▶ Source passage:
--*--
Directors' report

Results and dividend

The Group profit for the year ended 31 December 2004 on ordinary activities after taxation and minority interests was US$1,052.9 million compared to US$277 million in the previous year. The Group consolidated profit and loss account and other financial information is produced on pages 90 to 151 of this annual report.

The Directors have declared a dividend of 16US¢ per share amounting to $100 million, which represents two thirds of the full year dividend. The total 2004 dividend is $150 million or 24US¢ per share (2003 $126 million or 20US¢ per share). The shareholders will be asked to approve the dividend at the Annual General Meeting on 9 May 2005, for payment on 20 May 2005 to ordinary shareholders whose names were on the register on 29 April 2005.

Principal activities and review of the business

Xstrata plc is an international metals and mining company. The Group's activities are managed through four major global Business Units:

Xstrata Alloys is the world's largest producer of ferrochrome and operates 18 furnaces with a captive supply of most major raw material inputs, including chrome ore from 8 chrome mines and a largely self-reliant reductant supply, all of which are located in South Africa. Xstrata Alloys also produces primary vanadium from an integrated production facility in South Africa.

Xstrata Coal is the world's largest export thermal coal producer and a significant producer of coking coal. Xstrata Coal has interests in 34 operating coal mines, 21 of which are located in Australia and 13 of which are located in South Africa.

Xstrata Copper has interests in three operating mines, two in North Queensland, Australia and one in Argentina, together with processing, smelting and refining plants. Xstrata Copper has also begun exploration and feasibility work on the Las Bambas copper project in Cotabambas Province, Peru.

Xstrata Zinc has zinc smelting operations in Spain and Germany, interests in three operating mines and a lead smelter in Australia and a lead refining plant in the United Kingdom.

In addition, Xstrata owns Xstrata Technology, which develops, tests and markets technology for the global mining, mineral processing and metals extraction industries.

Additional information on the Group's operations is provided on pages 164 to 166 of this report.

Full details of the principal activities and performance of these and other Group businesses in the year ended 31 December 2004, together with an indication of likely future developments of the Company and its subsidiaries, are set out in the Chairman's Statement, Chief Executive's Report and the Financial and Operating Reviews on pages 8 to 55.
--*--
▶ Data shown:
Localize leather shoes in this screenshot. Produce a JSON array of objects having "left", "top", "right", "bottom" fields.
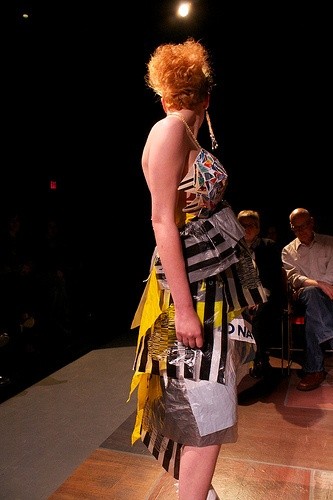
[
  {"left": 250, "top": 355, "right": 270, "bottom": 378},
  {"left": 298, "top": 371, "right": 326, "bottom": 391}
]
--*--
▶ Tasks for this exercise:
1 > Swap "Argentina" for "Chile" in the directors' report and reproduce it from "Xstrata Coal is" to "metals extraction industries.".
2 > Write the next part of the directors' report, picking up after its final sentence.

▶ Answers to the exercises:
1 >
Xstrata Coal is the world's largest export thermal coal producer and a significant producer of coking coal. Xstrata Coal has interests in 34 operating coal mines, 21 of which are located in Australia and 13 of which are located in South Africa.

Xstrata Copper has interests in three operating mines, two in North Queensland, Australia and one in Chile, together with processing, smelting and refining plants. Xstrata Copper has also begun exploration and feasibility work on the Las Bambas copper project in Cotabambas Province, Peru.

Xstrata Zinc has zinc smelting operations in Spain and Germany, interests in three operating mines and a lead smelter in Australia and a lead refining plant in the United Kingdom.

In addition, Xstrata owns Xstrata Technology, which develops, tests and markets technology for the global mining, mineral processing and metals extraction industries.

2 >
A full description of disposals, acquisitions and changes to Group companies undertaken during the year, including post balance sheet events, is included in the Financial Review on pages 25 to 27 of this annual report.

Exploration and research, development

The Group business units carry out exploration and research and development activities that are necessary to support and expand their operations.

Health, safety, environment & community (hsec)

Xstrata is committed to the principles of sustainable development and to achieving the highest standards of health, safety and environmental performance. The Group Business Principles set out an ethical framework for Xstrata's global activities. To further support this commitment, Xstrata developed and introduced a Group HSEC policy and 17 HSEC management standards in 2004, and began implementing a comprehensive assurance programme to ensure compliance against these standards. An HSEC Committee was established by the Board in February 2005 and underscores the Board's view of the importance of and its commitment to HSEC. Details of this Committee are given on page 72.

The General Manager Health Safety and Environment reports to the Chief Executive and oversees the global implementation, review and assurance of the relevant policies and standards, and manages the Group's interface with stakeholders on health, safety and environmental issues. The 2004 Sustainability Report, which provides details of the Group's economic, environmental and social performance as well as its sustainability initiatives, will be available from Xstrata's website (or as a hard copy on request) in April 2005. Further details of Xstrata's initiatives in the areas of health, safety, environment and community, including case studies, are available from our website: www.xstrata.com.

Political and charitable donations

In accordance with Xstrata's corporate social involvement (CSI) policy, no political donations were made in 2004. Xstrata's corporate social involvement expenditure supports initiatives that benefit the communities local to the Group's operations in the areas of health, education, sport and the arts, community development, job creation and enterprise. In 2004, Xstrata set aside $10.5 million for CSI initiatives.

Employee policies and involvement

The Group's policy is to communicate honestly with employees and encourage consultation between employees and management. The Group's Statement of Business Principles is available from our website and is published separately and distributed to every employee and contractor in their native language. No form of workplace discrimination is tolerated.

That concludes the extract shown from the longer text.